* **WORK REQUEST**: The records below are to be transcribed word for word.

* **EXERCISE MATERIAL**:
↓↓↓

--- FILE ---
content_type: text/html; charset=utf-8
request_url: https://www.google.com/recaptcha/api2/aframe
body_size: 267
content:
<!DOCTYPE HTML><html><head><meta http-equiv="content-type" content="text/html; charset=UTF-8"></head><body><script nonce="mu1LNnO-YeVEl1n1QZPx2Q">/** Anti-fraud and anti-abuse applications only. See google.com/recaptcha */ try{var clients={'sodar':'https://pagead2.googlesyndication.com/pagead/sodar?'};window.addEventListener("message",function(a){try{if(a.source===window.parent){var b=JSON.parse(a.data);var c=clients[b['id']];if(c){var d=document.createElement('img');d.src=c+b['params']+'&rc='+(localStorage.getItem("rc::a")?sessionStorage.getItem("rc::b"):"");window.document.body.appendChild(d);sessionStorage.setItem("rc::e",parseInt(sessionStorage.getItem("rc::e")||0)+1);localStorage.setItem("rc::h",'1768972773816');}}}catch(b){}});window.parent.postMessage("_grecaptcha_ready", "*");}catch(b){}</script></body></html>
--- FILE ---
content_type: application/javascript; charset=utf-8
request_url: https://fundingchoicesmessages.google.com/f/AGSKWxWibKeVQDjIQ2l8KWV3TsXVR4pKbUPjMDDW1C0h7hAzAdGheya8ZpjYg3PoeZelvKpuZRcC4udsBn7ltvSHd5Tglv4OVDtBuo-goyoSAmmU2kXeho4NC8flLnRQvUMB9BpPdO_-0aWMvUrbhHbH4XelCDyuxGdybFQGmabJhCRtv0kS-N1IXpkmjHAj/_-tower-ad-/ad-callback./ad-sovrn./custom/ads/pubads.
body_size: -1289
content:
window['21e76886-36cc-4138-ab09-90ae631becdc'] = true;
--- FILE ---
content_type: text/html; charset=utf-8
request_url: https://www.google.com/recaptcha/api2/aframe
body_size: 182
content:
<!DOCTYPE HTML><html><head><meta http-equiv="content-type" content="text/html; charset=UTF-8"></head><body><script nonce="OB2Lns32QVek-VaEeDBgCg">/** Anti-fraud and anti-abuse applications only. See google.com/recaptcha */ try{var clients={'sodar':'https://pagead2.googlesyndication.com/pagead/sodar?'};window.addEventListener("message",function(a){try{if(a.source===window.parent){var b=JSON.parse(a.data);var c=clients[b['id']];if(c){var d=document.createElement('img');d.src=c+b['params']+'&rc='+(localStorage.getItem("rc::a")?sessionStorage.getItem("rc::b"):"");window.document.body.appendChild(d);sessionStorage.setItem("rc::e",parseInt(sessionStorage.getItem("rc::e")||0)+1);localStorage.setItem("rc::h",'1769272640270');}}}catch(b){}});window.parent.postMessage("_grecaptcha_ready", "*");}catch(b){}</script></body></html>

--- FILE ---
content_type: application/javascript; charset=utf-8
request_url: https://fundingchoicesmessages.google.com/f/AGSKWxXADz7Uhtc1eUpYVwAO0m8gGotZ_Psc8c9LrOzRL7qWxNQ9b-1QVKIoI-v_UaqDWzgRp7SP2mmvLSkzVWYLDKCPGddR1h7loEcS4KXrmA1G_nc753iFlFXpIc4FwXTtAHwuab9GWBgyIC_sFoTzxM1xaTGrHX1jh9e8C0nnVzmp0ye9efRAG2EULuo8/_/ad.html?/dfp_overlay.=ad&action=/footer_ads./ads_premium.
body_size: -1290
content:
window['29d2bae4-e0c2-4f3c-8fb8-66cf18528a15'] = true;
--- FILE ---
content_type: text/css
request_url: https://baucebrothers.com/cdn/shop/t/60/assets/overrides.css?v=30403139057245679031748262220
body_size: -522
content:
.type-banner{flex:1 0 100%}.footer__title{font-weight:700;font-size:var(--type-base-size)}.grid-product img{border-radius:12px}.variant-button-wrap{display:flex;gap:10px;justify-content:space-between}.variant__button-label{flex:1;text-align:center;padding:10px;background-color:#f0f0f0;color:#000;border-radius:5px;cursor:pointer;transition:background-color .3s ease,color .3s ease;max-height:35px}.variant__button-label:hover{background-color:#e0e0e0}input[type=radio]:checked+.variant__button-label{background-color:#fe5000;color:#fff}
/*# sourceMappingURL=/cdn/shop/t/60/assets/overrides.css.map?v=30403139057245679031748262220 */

↑↑↑

* **SOLUTION FOR THIS TASK**:
--- FILE ---
content_type: text/html; charset=utf-8
request_url: https://www.google.com/recaptcha/api2/aframe
body_size: 267
content:
<!DOCTYPE HTML><html><head><meta http-equiv="content-type" content="text/html; charset=UTF-8"></head><body><script nonce="mu1LNnO-YeVEl1n1QZPx2Q">/** Anti-fraud and anti-abuse applications only. See google.com/recaptcha */ try{var clients={'sodar':'https://pagead2.googlesyndication.com/pagead/sodar?'};window.addEventListener("message",function(a){try{if(a.source===window.parent){var b=JSON.parse(a.data);var c=clients[b['id']];if(c){var d=document.createElement('img');d.src=c+b['params']+'&rc='+(localStorage.getItem("rc::a")?sessionStorage.getItem("rc::b"):"");window.document.body.appendChild(d);sessionStorage.setItem("rc::e",parseInt(sessionStorage.getItem("rc::e")||0)+1);localStorage.setItem("rc::h",'1768972773816');}}}catch(b){}});window.parent.postMessage("_grecaptcha_ready", "*");}catch(b){}</script></body></html>
--- FILE ---
content_type: application/javascript; charset=utf-8
request_url: https://fundingchoicesmessages.google.com/f/AGSKWxWibKeVQDjIQ2l8KWV3TsXVR4pKbUPjMDDW1C0h7hAzAdGheya8ZpjYg3PoeZelvKpuZRcC4udsBn7ltvSHd5Tglv4OVDtBuo-goyoSAmmU2kXeho4NC8flLnRQvUMB9BpPdO_-0aWMvUrbhHbH4XelCDyuxGdybFQGmabJhCRtv0kS-N1IXpkmjHAj/_-tower-ad-/ad-callback./ad-sovrn./custom/ads/pubads.
body_size: -1289
content:
window['21e76886-36cc-4138-ab09-90ae631becdc'] = true;
--- FILE ---
content_type: text/html; charset=utf-8
request_url: https://www.google.com/recaptcha/api2/aframe
body_size: 182
content:
<!DOCTYPE HTML><html><head><meta http-equiv="content-type" content="text/html; charset=UTF-8"></head><body><script nonce="OB2Lns32QVek-VaEeDBgCg">/** Anti-fraud and anti-abuse applications only. See google.com/recaptcha */ try{var clients={'sodar':'https://pagead2.googlesyndication.com/pagead/sodar?'};window.addEventListener("message",function(a){try{if(a.source===window.parent){var b=JSON.parse(a.data);var c=clients[b['id']];if(c){var d=document.createElement('img');d.src=c+b['params']+'&rc='+(localStorage.getItem("rc::a")?sessionStorage.getItem("rc::b"):"");window.document.body.appendChild(d);sessionStorage.setItem("rc::e",parseInt(sessionStorage.getItem("rc::e")||0)+1);localStorage.setItem("rc::h",'1769272640270');}}}catch(b){}});window.parent.postMessage("_grecaptcha_ready", "*");}catch(b){}</script></body></html>

--- FILE ---
content_type: application/javascript; charset=utf-8
request_url: https://fundingchoicesmessages.google.com/f/AGSKWxXADz7Uhtc1eUpYVwAO0m8gGotZ_Psc8c9LrOzRL7qWxNQ9b-1QVKIoI-v_UaqDWzgRp7SP2mmvLSkzVWYLDKCPGddR1h7loEcS4KXrmA1G_nc753iFlFXpIc4FwXTtAHwuab9GWBgyIC_sFoTzxM1xaTGrHX1jh9e8C0nnVzmp0ye9efRAG2EULuo8/_/ad.html?/dfp_overlay.=ad&action=/footer_ads./ads_premium.
body_size: -1290
content:
window['29d2bae4-e0c2-4f3c-8fb8-66cf18528a15'] = true;
--- FILE ---
content_type: text/css
request_url: https://baucebrothers.com/cdn/shop/t/60/assets/overrides.css?v=30403139057245679031748262220
body_size: -522
content:
.type-banner{flex:1 0 100%}.footer__title{font-weight:700;font-size:var(--type-base-size)}.grid-product img{border-radius:12px}.variant-button-wrap{display:flex;gap:10px;justify-content:space-between}.variant__button-label{flex:1;text-align:center;padding:10px;background-color:#f0f0f0;color:#000;border-radius:5px;cursor:pointer;transition:background-color .3s ease,color .3s ease;max-height:35px}.variant__button-label:hover{background-color:#e0e0e0}input[type=radio]:checked+.variant__button-label{background-color:#fe5000;color:#fff}
/*# sourceMappingURL=/cdn/shop/t/60/assets/overrides.css.map?v=30403139057245679031748262220 */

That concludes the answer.